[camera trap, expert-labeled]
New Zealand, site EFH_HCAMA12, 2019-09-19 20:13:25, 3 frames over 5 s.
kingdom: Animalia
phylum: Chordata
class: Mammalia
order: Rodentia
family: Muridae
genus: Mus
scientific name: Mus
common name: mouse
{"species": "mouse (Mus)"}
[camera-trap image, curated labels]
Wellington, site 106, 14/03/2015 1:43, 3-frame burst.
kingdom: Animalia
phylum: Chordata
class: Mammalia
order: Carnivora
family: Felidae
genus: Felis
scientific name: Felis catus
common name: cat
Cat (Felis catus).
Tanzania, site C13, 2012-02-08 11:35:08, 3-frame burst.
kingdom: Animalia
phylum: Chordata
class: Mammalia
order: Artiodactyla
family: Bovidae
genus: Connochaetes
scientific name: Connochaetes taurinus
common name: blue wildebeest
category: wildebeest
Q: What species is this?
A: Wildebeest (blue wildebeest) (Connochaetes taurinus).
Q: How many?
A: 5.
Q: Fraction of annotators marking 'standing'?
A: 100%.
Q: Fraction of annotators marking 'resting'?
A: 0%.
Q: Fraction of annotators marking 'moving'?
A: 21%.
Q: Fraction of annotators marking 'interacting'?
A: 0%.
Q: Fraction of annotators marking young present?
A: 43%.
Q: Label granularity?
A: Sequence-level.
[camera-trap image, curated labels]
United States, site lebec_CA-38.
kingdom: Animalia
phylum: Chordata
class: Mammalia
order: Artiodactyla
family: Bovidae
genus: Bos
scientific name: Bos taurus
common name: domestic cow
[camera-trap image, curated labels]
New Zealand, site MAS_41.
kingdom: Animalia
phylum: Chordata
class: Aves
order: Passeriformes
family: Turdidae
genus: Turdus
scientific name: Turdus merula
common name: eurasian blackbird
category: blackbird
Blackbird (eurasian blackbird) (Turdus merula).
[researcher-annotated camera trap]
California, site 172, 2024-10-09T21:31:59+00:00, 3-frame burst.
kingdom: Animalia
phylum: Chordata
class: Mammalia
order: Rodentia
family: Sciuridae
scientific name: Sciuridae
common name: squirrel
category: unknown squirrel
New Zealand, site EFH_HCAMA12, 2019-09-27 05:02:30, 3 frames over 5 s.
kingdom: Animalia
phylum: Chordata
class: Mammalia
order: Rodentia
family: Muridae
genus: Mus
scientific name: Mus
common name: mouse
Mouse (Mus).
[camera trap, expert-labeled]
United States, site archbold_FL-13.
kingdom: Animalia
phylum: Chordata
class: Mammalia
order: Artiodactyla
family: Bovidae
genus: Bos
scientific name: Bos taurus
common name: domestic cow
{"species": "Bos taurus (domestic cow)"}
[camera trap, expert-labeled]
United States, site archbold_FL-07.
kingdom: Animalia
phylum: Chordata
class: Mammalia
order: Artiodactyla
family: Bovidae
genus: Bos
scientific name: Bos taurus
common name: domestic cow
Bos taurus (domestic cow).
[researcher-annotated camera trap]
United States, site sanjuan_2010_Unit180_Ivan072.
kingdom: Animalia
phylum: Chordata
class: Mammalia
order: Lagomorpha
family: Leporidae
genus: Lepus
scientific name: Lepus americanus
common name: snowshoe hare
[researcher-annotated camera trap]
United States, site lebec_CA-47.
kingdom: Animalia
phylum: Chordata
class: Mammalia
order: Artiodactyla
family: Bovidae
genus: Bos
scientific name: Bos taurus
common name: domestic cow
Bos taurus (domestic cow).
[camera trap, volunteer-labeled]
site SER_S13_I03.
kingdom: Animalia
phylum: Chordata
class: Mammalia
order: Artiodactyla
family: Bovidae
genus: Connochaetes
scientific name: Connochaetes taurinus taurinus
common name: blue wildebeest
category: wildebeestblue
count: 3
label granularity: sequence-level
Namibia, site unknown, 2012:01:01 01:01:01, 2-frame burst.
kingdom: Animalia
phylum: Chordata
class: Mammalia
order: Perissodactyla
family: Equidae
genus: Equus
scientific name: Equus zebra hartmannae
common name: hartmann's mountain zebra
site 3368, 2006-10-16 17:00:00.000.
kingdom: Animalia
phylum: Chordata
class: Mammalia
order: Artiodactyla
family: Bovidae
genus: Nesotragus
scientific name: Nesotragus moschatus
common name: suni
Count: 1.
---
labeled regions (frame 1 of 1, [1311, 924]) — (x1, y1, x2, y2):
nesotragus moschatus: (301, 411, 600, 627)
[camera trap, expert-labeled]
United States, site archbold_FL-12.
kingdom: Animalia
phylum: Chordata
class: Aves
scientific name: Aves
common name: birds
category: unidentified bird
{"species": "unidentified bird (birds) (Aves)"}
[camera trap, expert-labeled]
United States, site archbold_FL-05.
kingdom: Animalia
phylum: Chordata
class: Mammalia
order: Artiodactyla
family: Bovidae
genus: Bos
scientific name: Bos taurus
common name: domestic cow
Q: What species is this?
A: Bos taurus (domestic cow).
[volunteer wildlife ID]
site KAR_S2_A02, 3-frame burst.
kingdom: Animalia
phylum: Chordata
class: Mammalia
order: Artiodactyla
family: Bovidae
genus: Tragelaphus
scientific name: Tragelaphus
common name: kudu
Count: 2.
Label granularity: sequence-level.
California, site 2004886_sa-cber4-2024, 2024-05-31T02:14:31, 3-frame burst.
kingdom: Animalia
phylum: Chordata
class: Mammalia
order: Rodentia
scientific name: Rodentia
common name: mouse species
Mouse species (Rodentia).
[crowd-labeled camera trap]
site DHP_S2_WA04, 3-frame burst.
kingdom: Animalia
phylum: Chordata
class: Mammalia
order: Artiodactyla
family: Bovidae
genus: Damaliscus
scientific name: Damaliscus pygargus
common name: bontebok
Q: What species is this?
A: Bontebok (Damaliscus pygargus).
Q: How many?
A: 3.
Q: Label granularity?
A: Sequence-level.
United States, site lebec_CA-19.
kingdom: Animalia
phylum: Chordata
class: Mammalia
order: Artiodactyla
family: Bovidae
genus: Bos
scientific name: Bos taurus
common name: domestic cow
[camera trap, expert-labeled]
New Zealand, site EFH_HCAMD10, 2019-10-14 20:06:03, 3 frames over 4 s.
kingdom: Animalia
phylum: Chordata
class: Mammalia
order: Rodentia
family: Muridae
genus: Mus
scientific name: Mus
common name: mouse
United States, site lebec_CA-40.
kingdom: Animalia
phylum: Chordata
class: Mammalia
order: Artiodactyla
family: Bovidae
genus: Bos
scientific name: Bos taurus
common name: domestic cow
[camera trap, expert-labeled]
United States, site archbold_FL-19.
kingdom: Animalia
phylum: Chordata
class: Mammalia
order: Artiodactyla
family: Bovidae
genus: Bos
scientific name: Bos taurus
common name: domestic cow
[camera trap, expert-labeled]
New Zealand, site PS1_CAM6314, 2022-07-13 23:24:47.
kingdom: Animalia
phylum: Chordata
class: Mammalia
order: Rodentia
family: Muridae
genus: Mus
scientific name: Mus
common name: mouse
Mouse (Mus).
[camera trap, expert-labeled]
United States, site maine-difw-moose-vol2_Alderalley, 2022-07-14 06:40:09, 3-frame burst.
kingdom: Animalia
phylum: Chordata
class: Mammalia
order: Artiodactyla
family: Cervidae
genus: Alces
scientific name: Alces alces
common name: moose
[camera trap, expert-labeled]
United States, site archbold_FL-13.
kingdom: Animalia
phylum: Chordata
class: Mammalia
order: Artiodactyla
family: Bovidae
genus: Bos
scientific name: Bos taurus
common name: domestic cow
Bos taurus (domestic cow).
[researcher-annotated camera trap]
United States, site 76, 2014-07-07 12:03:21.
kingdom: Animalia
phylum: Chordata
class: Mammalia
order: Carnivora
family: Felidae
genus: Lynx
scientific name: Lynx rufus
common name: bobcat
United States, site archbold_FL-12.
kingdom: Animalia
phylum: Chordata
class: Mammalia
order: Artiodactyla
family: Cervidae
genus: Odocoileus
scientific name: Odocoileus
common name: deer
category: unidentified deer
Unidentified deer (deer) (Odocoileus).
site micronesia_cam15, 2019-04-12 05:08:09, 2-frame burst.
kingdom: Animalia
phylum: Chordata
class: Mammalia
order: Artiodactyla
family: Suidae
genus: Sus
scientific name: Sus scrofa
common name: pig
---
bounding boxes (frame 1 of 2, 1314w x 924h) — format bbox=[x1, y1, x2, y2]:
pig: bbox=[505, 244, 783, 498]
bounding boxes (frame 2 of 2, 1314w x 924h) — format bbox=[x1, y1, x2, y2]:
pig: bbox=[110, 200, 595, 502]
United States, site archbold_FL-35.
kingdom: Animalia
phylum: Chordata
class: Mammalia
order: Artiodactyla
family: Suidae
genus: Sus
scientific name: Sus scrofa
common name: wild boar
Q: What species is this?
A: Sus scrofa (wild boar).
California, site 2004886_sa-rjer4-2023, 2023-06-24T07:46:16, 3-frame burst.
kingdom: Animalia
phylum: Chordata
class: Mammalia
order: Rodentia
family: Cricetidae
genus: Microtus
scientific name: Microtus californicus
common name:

■ **ACTIVITY**
The answer must consist of each line from the data that includes the string "over".

■ **FINISHED TASK**
New Zealand, site EFH_HCAMA12, 2019-09-19 20:13:25, 3 frames over 5 s.
New Zealand, site EFH_HCAMA12, 2019-09-27 05:02:30, 3 frames over 5 s.
New Zealand, site EFH_HCAMD10, 2019-10-14 20:06:03, 3 frames over 4 s.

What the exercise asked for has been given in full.